Angela Raizer Barbosa
A tão esperada virada para o ano 2000 já aconteceu. O mundo não acabou e o bug do milênio já é coisa do passado. Entretanto, para a maioria dos jovens que estão em Londrina para prestar vestibular, a contagem regressiva para a grande virada começa domingo. Mais que um teste de conhecimento, o vestibular é hoje um rito de passagem. No auge da adolescência, com os hormônios ainda em ebulição, a garotada tem que enfrentar sua primeira e, talvez, mais difícil prova de fogo: mostrar que sabe mais que o outros 10, 30, 40 concorrentes à uma vaga, que pensam exatamente a mesma coisa.
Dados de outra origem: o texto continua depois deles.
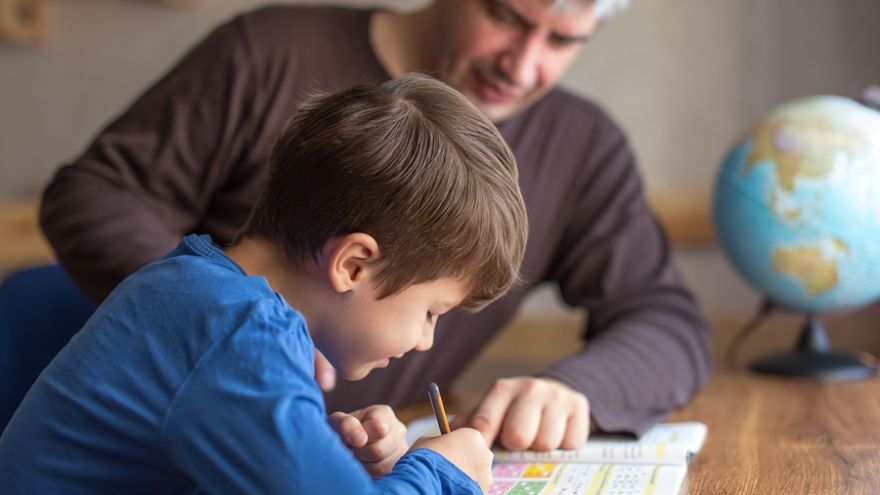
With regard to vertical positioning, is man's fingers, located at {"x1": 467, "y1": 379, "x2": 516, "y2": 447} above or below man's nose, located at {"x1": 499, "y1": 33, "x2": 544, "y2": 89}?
below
Haja sabedoria e tranquilidade para vencer a concorrência, o stress e evitar um ‘‘branco’’ na hora das provas.
‘‘Ansiedade, taquicardia, falta de ar, tremedeira, fadiga, incapacidade de se concentrar, dores de cabeça, barriga e estômago são alguns sintomas que podem ocorrer com o vestibulando às vésperas dos exames’’, afirma a psicóloga Maria Zilah Brandão. O primeiro desafio, segundo ela, é controlar a ansiedade e se convencer de que o nervosismo nessa situação é comum à maioria das pessoas. ‘‘Todos têm medo do vestibular. Afinal, além de ter de escolher uma profissão aos 17, 18 anos, um período de instabilidade em que as fragilidades ainda estão à flor da pele, o adolescente é submetido a um teste massacrante para o qual não está emocionalmente preparado, acrescenta’’.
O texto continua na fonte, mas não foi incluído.